X-ray diffraction datasets were recorded at 100 K, using beamlines ID23–1 and ID29 of the European Synchrotron Radiation Facility (ESRF; Grenoble, France) equipped with PILATUS 6 M detectors (Dectris). Data processing was performed with XDS and XSCALE46. Initial phases for the tetragonal crystal form of DERACP (space group P41212) were determined by molecular replacement with MOLREP47, using chain A of DERAEC (PDB ID1JCL) as a template.
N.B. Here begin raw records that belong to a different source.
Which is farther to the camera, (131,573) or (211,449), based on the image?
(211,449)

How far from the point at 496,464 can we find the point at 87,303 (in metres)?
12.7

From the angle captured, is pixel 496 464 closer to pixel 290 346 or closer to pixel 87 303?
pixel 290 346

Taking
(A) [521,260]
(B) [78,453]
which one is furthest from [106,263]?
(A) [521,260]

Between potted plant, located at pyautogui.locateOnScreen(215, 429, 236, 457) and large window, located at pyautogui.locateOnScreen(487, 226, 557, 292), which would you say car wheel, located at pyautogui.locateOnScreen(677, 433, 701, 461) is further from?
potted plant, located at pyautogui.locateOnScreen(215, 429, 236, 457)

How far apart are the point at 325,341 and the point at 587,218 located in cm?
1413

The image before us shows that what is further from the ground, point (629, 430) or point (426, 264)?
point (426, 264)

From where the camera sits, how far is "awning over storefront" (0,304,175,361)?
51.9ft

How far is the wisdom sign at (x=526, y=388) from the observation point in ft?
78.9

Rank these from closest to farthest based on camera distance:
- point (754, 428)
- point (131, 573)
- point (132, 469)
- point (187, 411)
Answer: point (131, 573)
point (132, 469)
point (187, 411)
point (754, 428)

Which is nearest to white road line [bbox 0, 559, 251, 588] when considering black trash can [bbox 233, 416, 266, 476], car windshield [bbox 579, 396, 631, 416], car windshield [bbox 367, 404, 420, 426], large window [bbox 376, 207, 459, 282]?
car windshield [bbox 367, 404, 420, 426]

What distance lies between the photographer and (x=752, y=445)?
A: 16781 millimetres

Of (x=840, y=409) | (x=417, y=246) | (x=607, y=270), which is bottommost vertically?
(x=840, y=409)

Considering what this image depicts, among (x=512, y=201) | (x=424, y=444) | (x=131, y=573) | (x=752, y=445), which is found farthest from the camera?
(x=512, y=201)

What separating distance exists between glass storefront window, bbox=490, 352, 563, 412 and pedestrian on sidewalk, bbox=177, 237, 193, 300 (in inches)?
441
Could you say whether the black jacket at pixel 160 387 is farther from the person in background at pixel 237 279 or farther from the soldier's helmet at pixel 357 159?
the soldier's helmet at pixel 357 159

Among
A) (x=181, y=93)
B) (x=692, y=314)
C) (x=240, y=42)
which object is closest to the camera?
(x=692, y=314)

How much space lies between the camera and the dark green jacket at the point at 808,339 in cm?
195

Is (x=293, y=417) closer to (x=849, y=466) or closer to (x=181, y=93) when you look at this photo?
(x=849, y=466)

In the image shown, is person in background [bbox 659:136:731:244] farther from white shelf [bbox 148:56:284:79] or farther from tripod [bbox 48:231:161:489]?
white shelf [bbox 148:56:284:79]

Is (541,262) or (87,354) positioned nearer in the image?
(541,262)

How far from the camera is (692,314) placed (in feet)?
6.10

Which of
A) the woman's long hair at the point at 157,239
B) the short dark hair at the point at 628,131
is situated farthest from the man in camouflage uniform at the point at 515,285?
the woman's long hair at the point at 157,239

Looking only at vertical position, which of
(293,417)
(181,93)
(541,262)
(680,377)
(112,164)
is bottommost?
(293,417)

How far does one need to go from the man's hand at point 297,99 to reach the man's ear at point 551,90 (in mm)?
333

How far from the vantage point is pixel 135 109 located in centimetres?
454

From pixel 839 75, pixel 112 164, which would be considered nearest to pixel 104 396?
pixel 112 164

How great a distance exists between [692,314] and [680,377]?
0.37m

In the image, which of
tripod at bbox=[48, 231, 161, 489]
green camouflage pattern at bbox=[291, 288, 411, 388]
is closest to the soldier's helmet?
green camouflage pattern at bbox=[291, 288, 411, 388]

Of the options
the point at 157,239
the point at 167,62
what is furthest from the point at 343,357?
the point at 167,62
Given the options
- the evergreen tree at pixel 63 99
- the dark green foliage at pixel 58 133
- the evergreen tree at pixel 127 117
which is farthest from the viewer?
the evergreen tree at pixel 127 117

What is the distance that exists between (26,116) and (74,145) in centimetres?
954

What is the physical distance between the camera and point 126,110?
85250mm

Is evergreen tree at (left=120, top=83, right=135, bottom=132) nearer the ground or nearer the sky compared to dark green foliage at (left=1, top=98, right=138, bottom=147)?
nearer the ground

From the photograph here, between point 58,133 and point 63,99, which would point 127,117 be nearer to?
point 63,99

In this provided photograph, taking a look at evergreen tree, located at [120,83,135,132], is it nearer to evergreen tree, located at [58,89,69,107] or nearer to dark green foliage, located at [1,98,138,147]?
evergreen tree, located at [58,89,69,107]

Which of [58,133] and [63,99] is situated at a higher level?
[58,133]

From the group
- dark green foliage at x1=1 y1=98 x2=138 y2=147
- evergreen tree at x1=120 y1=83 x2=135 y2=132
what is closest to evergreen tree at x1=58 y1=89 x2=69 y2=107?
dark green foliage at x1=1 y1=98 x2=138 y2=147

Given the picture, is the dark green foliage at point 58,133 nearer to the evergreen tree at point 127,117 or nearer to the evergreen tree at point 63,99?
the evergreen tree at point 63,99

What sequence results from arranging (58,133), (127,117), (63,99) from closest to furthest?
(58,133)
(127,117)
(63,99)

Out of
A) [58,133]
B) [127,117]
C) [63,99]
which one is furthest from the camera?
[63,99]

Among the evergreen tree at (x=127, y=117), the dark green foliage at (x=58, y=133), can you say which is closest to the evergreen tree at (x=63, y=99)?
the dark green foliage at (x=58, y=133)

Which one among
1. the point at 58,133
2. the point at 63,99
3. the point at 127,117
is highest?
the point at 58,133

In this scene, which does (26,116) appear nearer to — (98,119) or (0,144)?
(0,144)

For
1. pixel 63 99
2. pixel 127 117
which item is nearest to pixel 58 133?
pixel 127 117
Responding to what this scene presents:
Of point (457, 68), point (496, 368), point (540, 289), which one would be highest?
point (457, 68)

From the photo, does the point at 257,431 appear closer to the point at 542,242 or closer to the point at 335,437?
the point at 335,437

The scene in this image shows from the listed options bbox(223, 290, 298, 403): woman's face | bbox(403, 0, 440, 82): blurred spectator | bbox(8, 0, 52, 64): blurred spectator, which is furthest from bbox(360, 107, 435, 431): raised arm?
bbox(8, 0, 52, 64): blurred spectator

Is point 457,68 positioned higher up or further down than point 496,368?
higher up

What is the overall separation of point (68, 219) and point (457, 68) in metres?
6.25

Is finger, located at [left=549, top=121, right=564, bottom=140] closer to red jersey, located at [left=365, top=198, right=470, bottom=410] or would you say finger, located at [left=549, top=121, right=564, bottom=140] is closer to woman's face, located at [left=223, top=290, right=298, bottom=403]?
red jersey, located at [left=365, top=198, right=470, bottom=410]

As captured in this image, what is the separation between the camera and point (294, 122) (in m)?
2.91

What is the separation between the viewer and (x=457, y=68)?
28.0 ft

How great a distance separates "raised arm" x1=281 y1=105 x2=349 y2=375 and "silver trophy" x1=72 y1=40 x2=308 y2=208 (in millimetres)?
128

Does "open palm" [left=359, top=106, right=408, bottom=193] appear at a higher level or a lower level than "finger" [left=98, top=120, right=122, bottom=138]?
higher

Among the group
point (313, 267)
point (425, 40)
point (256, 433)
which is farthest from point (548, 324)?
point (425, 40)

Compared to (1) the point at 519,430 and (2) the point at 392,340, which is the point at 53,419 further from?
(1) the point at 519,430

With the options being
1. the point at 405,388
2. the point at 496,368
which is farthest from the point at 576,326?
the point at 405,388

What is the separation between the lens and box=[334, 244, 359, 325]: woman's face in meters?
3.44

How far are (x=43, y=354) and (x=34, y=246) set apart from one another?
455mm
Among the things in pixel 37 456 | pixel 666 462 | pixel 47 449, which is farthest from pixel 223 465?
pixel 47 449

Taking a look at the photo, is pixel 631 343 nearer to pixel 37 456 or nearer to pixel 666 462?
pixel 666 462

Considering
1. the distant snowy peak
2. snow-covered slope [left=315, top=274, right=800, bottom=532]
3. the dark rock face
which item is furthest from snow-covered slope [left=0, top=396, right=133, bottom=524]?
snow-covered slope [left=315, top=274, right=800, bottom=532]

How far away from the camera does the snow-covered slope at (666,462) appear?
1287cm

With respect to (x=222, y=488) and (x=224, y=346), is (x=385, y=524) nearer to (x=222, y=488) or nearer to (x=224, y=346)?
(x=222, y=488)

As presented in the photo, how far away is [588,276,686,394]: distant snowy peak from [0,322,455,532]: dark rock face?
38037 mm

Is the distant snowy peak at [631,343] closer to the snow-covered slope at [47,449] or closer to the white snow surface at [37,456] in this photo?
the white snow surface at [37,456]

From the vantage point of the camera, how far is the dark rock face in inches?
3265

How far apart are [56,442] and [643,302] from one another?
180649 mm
The asymmetric unit was found to contain two protein chains, corresponding to a Matthews coefficient of 2.69 Å3/Da and a solvent content of 54.3%. Following automated rebuilding in phenix.autobuild48, the model was further improved by alternating reciprocal space refinement in phenix.refine49 with rebuilding in Coot50. The final model served as template to determine the structures of DERASH (space group C2) and the hexagonal form of DERACP (space group P6122) by molecular replacement. Both crystal forms contained four chains (two dimers) per asymmetric unit, with Matthews coefficients of 2.17 and 3.42 Å3/Da and solvent contents of 43.4 and 64.1%, respectively. For statistics of data collection and refinement, refer to Supplementary Table S1. Validation with MolProbity51 revealed good geometry, with all of the residues in the allowed regions of the Ramachandran plot.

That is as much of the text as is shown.